Item-to-item collaborative filtering changed the game for Amazon, Thorsen says, and presents an opportunity to start building that “omnichannel” experience—Amazon customers feel as though their experience is customized to them, whether that’s online, via an app, or even in one of Amazon’s pop-up retail stores.
Thorsen attributes a good portion of this success to Amazon’s appeal to the Millennial generation, which is tapped into technology, community-oriented, and are swayed by word of mouth. That appeal will go a long way in the future, as Millennials will be 50 percent of the workforce by 2020, and 75 percent of the workforce by 2030.
Omnichannel marketing in a digital age
Data-driven omnichannel experiences are where most retailers are lacking, Mitchell says. Only 6 percent of retailers have a complete view of their customers. Given the rapid uptick in digital consumption and spending, that’s a surprisingly small number.
But there are massive challenges to collecting, storing, and making sense of customer data (See: “Three Challenges for Recommendation Engines”). Thorsen says that companies now need to deal with a massive influx of unstructured data that doesn’t fit into a traditional datastore and can easily expand into storage sizes that are expensive and relatively unmanageable. Without delving too much into the details, Hortonworks and SAS are collaborating on a datastore and analytics ecosystem to enable the kinds of omnichannel experiences that are proven to be successful.
Thorsen gives an example of one customer journey across an 18-month lifecycle and five distinct use cases. Each use case, he says, made enormous business impact and allowed for further expansion. The retailer started by simply logging their web visitors and tracking various activities. “They stood this use case up in about 30 days, and it gave them enough value to consider retiring some online web traffic cools,” Thorsen says.
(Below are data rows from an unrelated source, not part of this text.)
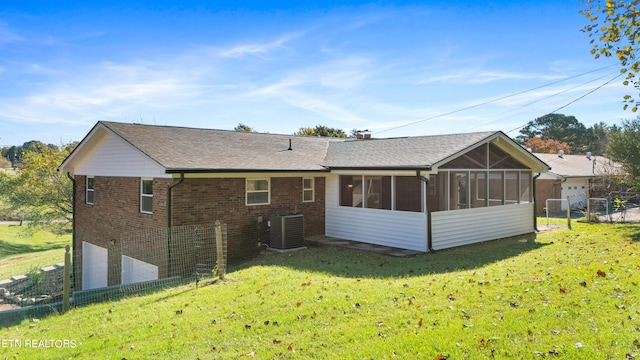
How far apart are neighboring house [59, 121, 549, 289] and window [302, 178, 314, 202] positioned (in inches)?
1.4

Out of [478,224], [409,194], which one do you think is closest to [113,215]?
[409,194]

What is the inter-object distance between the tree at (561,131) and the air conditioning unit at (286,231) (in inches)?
2512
From there, they built a single view of their customer, followed by the recommendation engine, which they couldn’t do until they had the full understanding—it can be insulting to recommend an item that a customer already bought, Thorsen argues. After generating strong revenue there, they turned to optimizing their pricing based on buyer’s awareness of the competition. Finally, they could create smarter financial reporting and business intelligence reports to truly understand the value they were extracting from these data-driven use cases.
Beating out the ‘Amazon effect’ with omnichannel
They relate the story of another retailer that approached Hortonworks and SAS to collaborate on creating this data-driven omnichannel experience.
“When they came to us, they were in the sights of Amazon,” said Dan Mitchell, director of global Retail and CPG practice at SAS. “They were very concerned about the Amazon effect.” Despite hosting more than 800 brands on a site that was receiving more than a million visits a day, the retailer recognized the need to tune and enhance the customer experience.
Mitchell says that when SAS and Hortonworks engineers dug into the retailer’s systems, they found datastores that were siloed and laid out in unintuitive ways. They all collaborated to bring smarter data management techniques, with native data capabilities, to help the retailer run analytics. That enabled the retailer to customize the shopper experience for every customer—for example, pre-choosing the optimal sort order, or reconfiguring the entire site layout.
Thorsen says, “Being able to customize the display based on the consumer builds that loyalty. It respects that relationship. You need to do that in an online experience or they’re going to be able to tell they’re visiting a generic website.”
Mitchell agrees: “Those kinds of activities go a long way to being able to increase conversion, but probably most importantly—the customer experience first, and then the customer lifetime value will follow.”